Como funciona o Leqembi
O Leqembi é um anticorpo monoclonal que tem como alvo as placas de beta-amiloide no cérebro, uma das principais características patológicas do Alzheimer. Ao se ligar a essas placas, o medicamento promove sua remoção pelo sistema imunológico, reduzindo a progressão da doença. Estudos clínicos mostraram que o tratamento reduziu o declínio cognitivo em cerca de 27% em 18 meses, medida pela escala CDR-SB.
Indicação e perfil de pacientes
A aprovação da Anvisa é direcionada a adultos com comprometimento cognitivo leve ou demência leve decorrente da doença de Alzheimer, confirmada pela presença de placas amiloides. Excluem-se pacientes com a mutação genética APOE-e4 em homozigose, que apresentam maior risco de efeitos adversos. O diagnóstico precoce é essencial para a eficácia do tratamento.

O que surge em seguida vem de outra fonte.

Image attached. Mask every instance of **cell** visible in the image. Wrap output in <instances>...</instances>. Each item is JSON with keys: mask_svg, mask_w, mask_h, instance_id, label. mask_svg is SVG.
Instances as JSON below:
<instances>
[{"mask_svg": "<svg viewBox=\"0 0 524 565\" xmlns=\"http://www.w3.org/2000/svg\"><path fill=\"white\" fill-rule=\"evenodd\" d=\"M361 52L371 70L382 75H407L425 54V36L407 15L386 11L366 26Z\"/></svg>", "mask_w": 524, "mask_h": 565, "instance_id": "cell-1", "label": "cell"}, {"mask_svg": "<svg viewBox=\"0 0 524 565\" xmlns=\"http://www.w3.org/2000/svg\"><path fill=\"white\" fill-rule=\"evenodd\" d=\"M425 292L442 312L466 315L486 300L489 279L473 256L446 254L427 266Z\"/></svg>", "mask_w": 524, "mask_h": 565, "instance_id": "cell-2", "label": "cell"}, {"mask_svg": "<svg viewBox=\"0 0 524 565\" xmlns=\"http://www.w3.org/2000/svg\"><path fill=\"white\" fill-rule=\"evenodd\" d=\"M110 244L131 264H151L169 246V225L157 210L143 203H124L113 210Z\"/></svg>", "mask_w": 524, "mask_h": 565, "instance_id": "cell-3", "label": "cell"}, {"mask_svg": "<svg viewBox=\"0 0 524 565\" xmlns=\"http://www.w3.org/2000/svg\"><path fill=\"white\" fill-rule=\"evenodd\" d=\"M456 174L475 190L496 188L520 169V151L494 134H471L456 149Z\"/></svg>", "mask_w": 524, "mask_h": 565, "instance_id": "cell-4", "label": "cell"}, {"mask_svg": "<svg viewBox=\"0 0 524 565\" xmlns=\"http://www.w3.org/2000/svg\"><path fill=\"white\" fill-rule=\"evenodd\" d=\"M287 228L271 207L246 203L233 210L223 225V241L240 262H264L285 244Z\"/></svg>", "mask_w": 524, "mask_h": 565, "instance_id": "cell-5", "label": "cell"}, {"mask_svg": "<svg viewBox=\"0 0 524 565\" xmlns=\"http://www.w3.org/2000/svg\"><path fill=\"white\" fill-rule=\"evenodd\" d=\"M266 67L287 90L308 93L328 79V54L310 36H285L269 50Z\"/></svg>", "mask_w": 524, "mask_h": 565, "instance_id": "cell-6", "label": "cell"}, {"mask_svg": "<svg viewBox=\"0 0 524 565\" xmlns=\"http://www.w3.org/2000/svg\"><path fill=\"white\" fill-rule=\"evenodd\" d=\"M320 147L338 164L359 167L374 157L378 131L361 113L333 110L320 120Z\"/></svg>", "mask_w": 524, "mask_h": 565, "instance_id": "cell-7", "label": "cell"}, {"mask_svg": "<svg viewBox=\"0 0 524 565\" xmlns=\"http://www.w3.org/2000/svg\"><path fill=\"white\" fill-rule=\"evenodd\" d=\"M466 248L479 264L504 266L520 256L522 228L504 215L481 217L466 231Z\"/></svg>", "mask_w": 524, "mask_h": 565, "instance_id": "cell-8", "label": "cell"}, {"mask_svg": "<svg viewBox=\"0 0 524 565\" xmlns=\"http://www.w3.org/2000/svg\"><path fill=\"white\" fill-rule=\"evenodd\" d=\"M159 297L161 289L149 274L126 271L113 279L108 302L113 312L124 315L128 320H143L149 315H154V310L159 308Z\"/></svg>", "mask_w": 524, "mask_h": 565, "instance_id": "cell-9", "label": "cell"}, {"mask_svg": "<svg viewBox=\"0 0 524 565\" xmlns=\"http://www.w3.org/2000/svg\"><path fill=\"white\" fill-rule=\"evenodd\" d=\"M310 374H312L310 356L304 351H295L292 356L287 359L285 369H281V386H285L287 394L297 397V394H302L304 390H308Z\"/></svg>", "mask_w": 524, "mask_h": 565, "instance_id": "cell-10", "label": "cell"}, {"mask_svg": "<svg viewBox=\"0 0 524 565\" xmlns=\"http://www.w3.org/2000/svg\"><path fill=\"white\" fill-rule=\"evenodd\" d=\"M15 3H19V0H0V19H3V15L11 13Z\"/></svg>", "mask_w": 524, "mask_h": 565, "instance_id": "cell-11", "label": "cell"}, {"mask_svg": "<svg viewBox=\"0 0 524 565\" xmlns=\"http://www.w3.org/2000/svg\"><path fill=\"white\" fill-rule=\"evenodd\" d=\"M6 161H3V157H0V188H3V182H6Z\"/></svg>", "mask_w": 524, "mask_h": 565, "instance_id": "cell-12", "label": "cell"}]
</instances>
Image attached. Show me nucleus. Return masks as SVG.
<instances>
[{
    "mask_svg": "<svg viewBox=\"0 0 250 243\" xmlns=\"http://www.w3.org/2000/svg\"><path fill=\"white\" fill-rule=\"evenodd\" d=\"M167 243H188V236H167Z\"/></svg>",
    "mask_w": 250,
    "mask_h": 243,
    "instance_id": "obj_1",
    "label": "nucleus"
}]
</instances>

Efeitos colaterais e riscos
Os principais efeitos colaterais observados nos estudos foram as Anormalidades de Imagem Relacionadas ao Amiloide (ARIA), que incluem edema cerebral e micro-hemorragias. A maioria dos casos foi assintomática, mas requer monitoramento por ressonância magnética periódica. O medicamento também pode causar reações infusionais e cefaleia.
Custo e acesso no Brasil
O alto custo do Leqembi é um desafio para o sistema de saúde brasileiro. Nos Estados Unidos, o tratamento anual custa cerca de US$ 26,5 mil. No Brasil, ainda não há definição de preço nem incorporação ao Sistema Único de Saúde (SUS). A expectativa é que a Agência Nacional de Saúde Suplementar (ANS) avalie a cobertura obrigatória pelos planos de saúde.
Perspectivas futuras
Estudos adicionais estão sendo planejados para avaliar a segurança e eficácia do Leqembi na população brasileira, considerando as diferenças genéticas e epidemiológicas. A comunidade médica aguarda a publicação dos dados de longo prazo e a experiência real de uso para consolidar o papel do medicamento no tratamento do Alzheimer.